A decisão de atrasar os pagamentos contraria o desejo do governo de Barack Obama e reflete a revolta do Congresso com a busca do reconhecimento de um Estado palestino feito por Mahmoud Abbas na ONU. Os palestinos classificaram a medida como uma punição coletiva.
Os fundos deveriam ter sido enviados até o fechamento do ano fiscal americano, que ocorre neste sábado. Seu congelamento é a evidência mais tangível até agora de que é séria a ameaça feita pelos líderes do Congresso, e que poderia suspender uma parcela ainda maior no próximo ano se Abbas persistir em sua demanda na ONU.

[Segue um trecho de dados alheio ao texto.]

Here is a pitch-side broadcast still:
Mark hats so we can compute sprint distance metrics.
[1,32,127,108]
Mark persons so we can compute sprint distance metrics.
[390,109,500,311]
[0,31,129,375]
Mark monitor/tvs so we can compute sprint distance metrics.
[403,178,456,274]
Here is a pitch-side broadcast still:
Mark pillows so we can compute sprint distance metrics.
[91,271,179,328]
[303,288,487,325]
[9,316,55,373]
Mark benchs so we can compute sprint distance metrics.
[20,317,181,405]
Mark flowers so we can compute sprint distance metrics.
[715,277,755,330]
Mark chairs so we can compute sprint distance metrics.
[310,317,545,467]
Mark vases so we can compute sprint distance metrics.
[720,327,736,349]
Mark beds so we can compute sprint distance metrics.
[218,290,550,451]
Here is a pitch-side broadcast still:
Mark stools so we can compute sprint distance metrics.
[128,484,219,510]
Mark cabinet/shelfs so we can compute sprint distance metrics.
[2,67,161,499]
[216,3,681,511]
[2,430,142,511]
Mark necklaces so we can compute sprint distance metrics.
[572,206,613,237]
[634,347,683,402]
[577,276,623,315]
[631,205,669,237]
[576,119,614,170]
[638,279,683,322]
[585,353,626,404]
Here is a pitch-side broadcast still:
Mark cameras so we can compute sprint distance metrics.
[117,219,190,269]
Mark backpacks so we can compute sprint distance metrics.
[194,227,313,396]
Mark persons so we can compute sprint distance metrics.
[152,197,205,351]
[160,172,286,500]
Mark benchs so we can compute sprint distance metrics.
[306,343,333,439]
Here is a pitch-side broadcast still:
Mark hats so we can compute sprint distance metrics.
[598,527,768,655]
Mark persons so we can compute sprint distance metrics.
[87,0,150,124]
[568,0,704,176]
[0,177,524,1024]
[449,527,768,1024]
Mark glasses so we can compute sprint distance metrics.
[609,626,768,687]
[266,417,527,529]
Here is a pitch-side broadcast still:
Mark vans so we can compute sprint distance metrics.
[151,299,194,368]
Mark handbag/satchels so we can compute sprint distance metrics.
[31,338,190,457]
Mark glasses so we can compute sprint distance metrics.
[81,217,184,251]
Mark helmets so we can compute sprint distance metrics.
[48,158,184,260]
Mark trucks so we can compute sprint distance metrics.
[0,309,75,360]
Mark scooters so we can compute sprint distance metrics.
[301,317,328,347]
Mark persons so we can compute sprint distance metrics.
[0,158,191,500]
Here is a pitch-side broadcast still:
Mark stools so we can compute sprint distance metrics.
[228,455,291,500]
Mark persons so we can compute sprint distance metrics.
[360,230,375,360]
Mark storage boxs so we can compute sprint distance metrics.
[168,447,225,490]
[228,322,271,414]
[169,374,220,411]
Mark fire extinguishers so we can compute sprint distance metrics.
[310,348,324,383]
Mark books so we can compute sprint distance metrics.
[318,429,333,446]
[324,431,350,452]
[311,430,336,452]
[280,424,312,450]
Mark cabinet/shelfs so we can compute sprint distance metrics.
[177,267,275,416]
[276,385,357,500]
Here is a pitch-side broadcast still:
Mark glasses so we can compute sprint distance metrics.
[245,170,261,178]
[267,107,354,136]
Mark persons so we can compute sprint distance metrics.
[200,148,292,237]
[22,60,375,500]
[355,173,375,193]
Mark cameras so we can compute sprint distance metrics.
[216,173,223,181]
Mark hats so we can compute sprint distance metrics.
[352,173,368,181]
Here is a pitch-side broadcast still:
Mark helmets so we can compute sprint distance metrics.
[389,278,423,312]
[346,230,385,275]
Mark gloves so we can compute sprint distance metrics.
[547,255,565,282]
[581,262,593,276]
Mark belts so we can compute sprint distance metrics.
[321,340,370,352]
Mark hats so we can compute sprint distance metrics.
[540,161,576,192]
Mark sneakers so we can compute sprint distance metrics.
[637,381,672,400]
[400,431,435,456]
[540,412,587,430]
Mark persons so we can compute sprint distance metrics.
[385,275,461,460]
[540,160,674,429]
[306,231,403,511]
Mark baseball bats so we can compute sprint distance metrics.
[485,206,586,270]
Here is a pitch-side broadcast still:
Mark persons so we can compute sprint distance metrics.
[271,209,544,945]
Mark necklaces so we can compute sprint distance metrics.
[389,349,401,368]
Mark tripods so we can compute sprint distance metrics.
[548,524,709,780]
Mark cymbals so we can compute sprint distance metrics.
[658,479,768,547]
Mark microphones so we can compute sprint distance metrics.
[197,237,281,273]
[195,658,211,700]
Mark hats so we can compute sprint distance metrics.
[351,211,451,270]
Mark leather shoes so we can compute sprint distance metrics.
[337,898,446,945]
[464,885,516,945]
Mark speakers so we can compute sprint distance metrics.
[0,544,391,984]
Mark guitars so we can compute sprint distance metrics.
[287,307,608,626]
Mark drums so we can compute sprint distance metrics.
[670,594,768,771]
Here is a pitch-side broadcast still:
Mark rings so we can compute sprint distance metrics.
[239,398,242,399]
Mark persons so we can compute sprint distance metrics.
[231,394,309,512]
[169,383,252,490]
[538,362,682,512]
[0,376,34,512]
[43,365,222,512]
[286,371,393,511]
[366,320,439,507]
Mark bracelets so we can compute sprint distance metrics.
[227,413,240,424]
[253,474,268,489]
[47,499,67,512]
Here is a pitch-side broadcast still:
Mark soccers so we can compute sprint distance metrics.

Segundo o Independent, tem havido pressões dentro do Congresso para que sejam suspensos até US$ 600 milhões - a ajuda média anual dada pelos EUA a Cisjordânia e à Faixa de Gaza desde 2008. Assim como o Congresso, o governo se opõe ao pedido da Palestina para ser considerada membro pleno na ONU, apresentado por Abbas no mês passado.
Mas a Casa Branca argumenta que a ajuda ao povo palestino é o que um funcionário do governo descreveu como "parte essencial do compromisso dos EUA para um futuro seguro e uma 'solução dois Estados'".
O ex-presidente Bill Clinton, entre outros, advertiu legisladores a deixarem a questão para a Casa Branca, acrescentando:
- Todo mundo sabe que o Congresso americano é o parlamento mais pró-Israel do mundo. Os congressistas não precisam provar isso.